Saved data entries
*** Begin section ***
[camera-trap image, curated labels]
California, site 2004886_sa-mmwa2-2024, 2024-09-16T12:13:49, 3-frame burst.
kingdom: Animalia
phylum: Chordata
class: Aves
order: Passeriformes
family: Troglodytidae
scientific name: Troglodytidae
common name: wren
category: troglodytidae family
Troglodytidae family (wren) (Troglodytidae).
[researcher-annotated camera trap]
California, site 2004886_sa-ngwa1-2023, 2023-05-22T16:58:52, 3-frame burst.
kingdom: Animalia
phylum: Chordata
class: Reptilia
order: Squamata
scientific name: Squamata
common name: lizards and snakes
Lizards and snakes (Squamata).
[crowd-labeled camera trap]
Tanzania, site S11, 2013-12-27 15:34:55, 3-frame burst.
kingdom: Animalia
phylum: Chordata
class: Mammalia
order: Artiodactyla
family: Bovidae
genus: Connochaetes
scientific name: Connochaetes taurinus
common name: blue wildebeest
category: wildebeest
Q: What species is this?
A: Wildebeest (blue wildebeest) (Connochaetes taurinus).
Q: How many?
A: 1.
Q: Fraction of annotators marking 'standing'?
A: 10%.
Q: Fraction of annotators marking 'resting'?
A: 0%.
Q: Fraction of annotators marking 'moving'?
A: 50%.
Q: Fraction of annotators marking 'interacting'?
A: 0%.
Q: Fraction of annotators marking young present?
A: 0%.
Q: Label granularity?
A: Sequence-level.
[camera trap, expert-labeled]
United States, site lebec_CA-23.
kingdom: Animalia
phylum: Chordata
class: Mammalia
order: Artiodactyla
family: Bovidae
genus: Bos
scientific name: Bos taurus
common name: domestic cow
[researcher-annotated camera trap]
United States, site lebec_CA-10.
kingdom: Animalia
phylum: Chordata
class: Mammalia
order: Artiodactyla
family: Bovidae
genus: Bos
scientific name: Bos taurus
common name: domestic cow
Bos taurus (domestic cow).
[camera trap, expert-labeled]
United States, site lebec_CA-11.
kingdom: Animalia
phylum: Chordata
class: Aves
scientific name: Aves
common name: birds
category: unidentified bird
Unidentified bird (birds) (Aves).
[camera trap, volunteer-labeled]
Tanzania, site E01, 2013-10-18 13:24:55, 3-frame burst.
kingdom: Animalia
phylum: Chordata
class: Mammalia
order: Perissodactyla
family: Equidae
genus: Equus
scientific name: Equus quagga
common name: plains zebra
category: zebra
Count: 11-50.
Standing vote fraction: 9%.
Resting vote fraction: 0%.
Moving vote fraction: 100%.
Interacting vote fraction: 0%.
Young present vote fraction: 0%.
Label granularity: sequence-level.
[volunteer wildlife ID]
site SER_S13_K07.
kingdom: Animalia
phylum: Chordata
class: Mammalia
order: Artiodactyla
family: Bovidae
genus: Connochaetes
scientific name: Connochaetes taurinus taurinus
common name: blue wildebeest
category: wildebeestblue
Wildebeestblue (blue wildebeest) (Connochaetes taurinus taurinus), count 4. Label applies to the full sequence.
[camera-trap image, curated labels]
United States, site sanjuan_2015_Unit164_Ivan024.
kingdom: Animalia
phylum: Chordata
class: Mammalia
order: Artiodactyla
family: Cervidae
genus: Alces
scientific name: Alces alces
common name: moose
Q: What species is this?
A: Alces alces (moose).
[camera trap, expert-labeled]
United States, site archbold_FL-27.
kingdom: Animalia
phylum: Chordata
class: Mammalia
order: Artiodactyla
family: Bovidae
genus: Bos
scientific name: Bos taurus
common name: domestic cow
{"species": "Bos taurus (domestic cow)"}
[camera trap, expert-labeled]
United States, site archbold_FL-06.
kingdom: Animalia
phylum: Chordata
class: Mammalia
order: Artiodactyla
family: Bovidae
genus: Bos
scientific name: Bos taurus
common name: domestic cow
*** End section ***
YOUR GOAL: The records above must be transcribed without a single omission.

WRITTEN ANSWER:
[camera-trap image, curated labels]
California, site 2004886_sa-mmwa2-2024, 2024-09-16T12:13:49, 3-frame burst.
kingdom: Animalia
phylum: Chordata
class: Aves
order: Passeriformes
family: Troglodytidae
scientific name: Troglodytidae
common name: wren
category: troglodytidae family
Troglodytidae family (wren) (Troglodytidae).
[researcher-annotated camera trap]
California, site 2004886_sa-ngwa1-2023, 2023-05-22T16:58:52, 3-frame burst.
kingdom: Animalia
phylum: Chordata
class: Reptilia
order: Squamata
scientific name: Squamata
common name: lizards and snakes
Lizards and snakes (Squamata).
[crowd-labeled camera trap]
Tanzania, site S11, 2013-12-27 15:34:55, 3-frame burst.
kingdom: Animalia
phylum: Chordata
class: Mammalia
order: Artiodactyla
family: Bovidae
genus: Connochaetes
scientific name: Connochaetes taurinus
common name: blue wildebeest
category: wildebeest
Q: What species is this?
A: Wildebeest (blue wildebeest) (Connochaetes taurinus).
Q: How many?
A: 1.
Q: Fraction of annotators marking 'standing'?
A: 10%.
Q: Fraction of annotators marking 'resting'?
A: 0%.
Q: Fraction of annotators marking 'moving'?
A: 50%.
Q: Fraction of annotators marking 'interacting'?
A: 0%.
Q: Fraction of annotators marking young present?
A: 0%.
Q: Label granularity?
A: Sequence-level.
[camera trap, expert-labeled]
United States, site lebec_CA-23.
kingdom: Animalia
phylum: Chordata
class: Mammalia
order: Artiodactyla
family: Bovidae
genus: Bos
scientific name: Bos taurus
common name: domestic cow
[researcher-annotated camera trap]
United States, site lebec_CA-10.
kingdom: Animalia
phylum: Chordata
class: Mammalia
order: Artiodactyla
family: Bovidae
genus: Bos
scientific name: Bos taurus
common name: domestic cow
Bos taurus (domestic cow).
[camera trap, expert-labeled]
United States, site lebec_CA-11.
kingdom: Animalia
phylum: Chordata
class: Aves
scientific name: Aves
common name: birds
category: unidentified bird
Unidentified bird (birds) (Aves).
[camera trap, volunteer-labeled]
Tanzania, site E01, 2013-10-18 13:24:55, 3-frame burst.
kingdom: Animalia
phylum: Chordata
class: Mammalia
order: Perissodactyla
family: Equidae
genus: Equus
scientific name: Equus quagga
common name: plains zebra
category: zebra
Count: 11-50.
Standing vote fraction: 9%.
Resting vote fraction: 0%.
Moving vote fraction: 100%.
Interacting vote fraction: 0%.
Young present vote fraction: 0%.
Label granularity: sequence-level.
[volunteer wildlife ID]
site SER_S13_K07.
kingdom: Animalia
phylum: Chordata
class: Mammalia
order: Artiodactyla
family: Bovidae
genus: Connochaetes
scientific name: Connochaetes taurinus taurinus
common name: blue wildebeest
category: wildebeestblue
Wildebeestblue (blue wildebeest) (Connochaetes taurinus taurinus), count 4. Label applies to the full sequence.
[camera-trap image, curated labels]
United States, site sanjuan_2015_Unit164_Ivan024.
kingdom: Animalia
phylum: Chordata
class: Mammalia
order: Artiodactyla
family: Cervidae
genus: Alces
scientific name: Alces alces
common name: moose
Q: What species is this?
A: Alces alces (moose).
[camera trap, expert-labeled]
United States, site archbold_FL-27.
kingdom: Animalia
phylum: Chordata
class: Mammalia
order: Artiodactyla
family: Bovidae
genus: Bos
scientific name: Bos taurus
common name: domestic cow
{"species": "Bos taurus (domestic cow)"}
[camera trap, expert-labeled]
United States, site archbold_FL-06.
kingdom: Animalia
phylum: Chordata
class: Mammalia
order: Artiodactyla
family: Bovidae
genus: Bos
scientific name: Bos taurus
common name: domestic cow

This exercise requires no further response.